* [EXTRAIT FOURNI]:
Attention, sur les questions de neutralité, Google, Microsoft et Yahoo ou Facebook ne sont certainement pas à mettre à la même enseigne. Quoi qu’on en dise, Google s’est toujours montré très respectueux de la neutralité du Net, et pour cause, c’est en grande partie grâce à cette neutralité que Google est devenu ce qu’il est… et que d’autres, un jour, pourront aspirer à le détrôner. A contrario, Microsoft a très longtemps mené une politique de fermeture, il aura par exemple fallu attendre 2010, pour que dans sa grande mansuétude, Microsoft se décide à faire un navigateur qui respecte les standards du W3C.

* [JEU DE DONNÉES]:
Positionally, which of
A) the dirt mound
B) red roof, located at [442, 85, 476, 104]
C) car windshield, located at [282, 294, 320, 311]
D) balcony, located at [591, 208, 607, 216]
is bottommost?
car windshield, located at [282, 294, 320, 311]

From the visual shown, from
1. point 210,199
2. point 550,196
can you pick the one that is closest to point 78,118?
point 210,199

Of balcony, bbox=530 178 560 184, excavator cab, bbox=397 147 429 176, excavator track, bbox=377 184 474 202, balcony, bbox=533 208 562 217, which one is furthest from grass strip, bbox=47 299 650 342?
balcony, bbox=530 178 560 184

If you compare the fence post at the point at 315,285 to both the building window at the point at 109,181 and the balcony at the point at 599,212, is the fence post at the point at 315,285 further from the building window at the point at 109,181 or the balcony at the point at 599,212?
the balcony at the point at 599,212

* [TRAVAIL DEMANDÉ]:
D'après l'extrait fourni, en quelle année Microsoft s'est-il décidé à faire un navigateur qui respecte les standards du W3C ? Répondez en une phrase, s'il vous plaît.

* [RÉPONSE ATTENDUE]:
Microsoft s'y est décidé en 2010.